I feel like it’s the nightmare of my life. Since my parents’ divorce, I’ve had similar nightmares of them leaving. After Mum’s suicide attempt, I dreamt about blood for months.

However, this is the first time everything’s poured out at the same time.

“Nightmares are usually a manifestation of your subconscious.” Cole’s fingers are still lost in my hair, and I’d purr like a kitten if I didn’t want to stab him right now.

“Yeah, and my subconscious, just like my consciousness, hates you.”

That nightmare was a symptom of my guilt over what I let happen with Cole. The perverted pleasure I got from it. The heart-pounding sensation I keep on getting whenever he pushes my buttons or challenges me.

It’s all because of him and his damn existence that I’m spiralling out of control.

“I didn’t know you were fainting,” he says calmly.

“As if you would care?” This time I do pull away from him, inserting much-needed distance between us. “Your only goal is to get what you want. What if I faint or die or get hit by a freaking bus? It’ll all just be a part of your sick games.”

“That’s not true.”

“Not true? Give me a break, Cole. You’re only doing this to me to prove you can, to be the winner as usual, to see me shatter and lose.”

He interlaces our fingers and lays them across his stomach as he watches me with an unreadable expression. “Is that what you think?”

“That’s what it is.”

“It isn’t.”

“Are you telling me you would’ve done all this rubbish if you didn’t feel threatened by Aiden?” My voice loses strength by the end, and I curse myself for being this affected with that thought.

“Stop bringing him up when you and I are talking.” His tone lowers. “If it’s only us, then it’s going to be only about the two of us.”

“You want it about the two of us? Fine. Here’s a two-of-us talk… I want you to leave me the hell alone.”

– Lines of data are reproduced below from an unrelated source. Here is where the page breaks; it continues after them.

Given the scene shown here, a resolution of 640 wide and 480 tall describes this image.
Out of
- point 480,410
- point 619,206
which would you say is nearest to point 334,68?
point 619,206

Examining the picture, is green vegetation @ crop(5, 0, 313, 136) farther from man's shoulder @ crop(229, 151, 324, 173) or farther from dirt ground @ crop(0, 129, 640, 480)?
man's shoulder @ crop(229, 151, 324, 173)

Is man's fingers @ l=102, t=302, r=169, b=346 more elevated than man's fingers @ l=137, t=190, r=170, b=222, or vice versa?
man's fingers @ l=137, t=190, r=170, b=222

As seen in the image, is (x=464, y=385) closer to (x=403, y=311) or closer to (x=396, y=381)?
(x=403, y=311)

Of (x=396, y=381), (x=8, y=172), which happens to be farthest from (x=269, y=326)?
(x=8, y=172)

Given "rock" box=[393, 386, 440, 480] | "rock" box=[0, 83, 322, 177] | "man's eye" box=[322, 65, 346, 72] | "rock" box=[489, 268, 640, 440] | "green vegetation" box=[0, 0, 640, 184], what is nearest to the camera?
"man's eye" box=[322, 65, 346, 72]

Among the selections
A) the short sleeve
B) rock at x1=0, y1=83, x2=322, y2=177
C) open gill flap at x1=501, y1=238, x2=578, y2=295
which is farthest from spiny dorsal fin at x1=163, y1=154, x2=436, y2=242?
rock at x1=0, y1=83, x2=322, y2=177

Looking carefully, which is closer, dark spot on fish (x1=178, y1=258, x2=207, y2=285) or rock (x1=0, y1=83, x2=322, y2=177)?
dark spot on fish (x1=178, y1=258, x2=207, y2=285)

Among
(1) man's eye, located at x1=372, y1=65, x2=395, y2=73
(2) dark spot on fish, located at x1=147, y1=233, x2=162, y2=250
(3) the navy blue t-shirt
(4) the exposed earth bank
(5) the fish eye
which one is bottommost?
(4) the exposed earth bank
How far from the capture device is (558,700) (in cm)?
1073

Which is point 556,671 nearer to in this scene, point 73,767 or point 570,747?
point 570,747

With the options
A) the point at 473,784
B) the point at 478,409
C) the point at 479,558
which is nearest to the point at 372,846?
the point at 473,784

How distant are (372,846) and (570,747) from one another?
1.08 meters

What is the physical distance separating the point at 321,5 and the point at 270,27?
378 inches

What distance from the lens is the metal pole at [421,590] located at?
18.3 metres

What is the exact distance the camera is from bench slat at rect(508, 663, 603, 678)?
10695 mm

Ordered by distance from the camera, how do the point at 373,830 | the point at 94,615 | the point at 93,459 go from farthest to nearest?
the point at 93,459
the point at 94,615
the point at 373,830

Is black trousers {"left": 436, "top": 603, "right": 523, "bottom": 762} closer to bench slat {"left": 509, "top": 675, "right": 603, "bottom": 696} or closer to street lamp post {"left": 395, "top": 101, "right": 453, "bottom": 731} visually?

“See, you have a problem, Silver.”

“A problem?”

“You’re a liar and you’re in denial. You can lie to yourself all you want, but you can’t lie to me. You don’t get to spy on me when I’m playing football or when I’m swimming and then pretend you don’t care about me. You don’t get to act territorial about me by chasing all the girls away, then decide you just did that for the family image. You don’t get to come all over my fingers, my tongue, and my dick, then pretend you don’t fucking want me.”

Oh, God.

I swallow the lump in my throat, staring at him as if he’s grown two heads.

“But those aren’t the only lies you tell yourself,” he continues in that infuriatingly calm tone. “You pretend you’re happy for your father when you secretly hate his new marriage because you always had a fairy tale dream about your parents getting back together. You love my mum, but you feel guilty towards your mum because of it. You sometimes wish you were never born as your parents’ kid, because maybe that would make you feel wholesome like other children with non-separated parents. You feel guilty for dropping your friendship with Kimberly, but you act like a bitch to her because it’s your only defence mechanism to keep her away. You don’t want her to see the ugly parts of you or how empty you actually feel inside. You’re flawed and you hate those flaws, so you use the attitude and the looks to make everyone believe you’re a perfect human they wish they could turn into.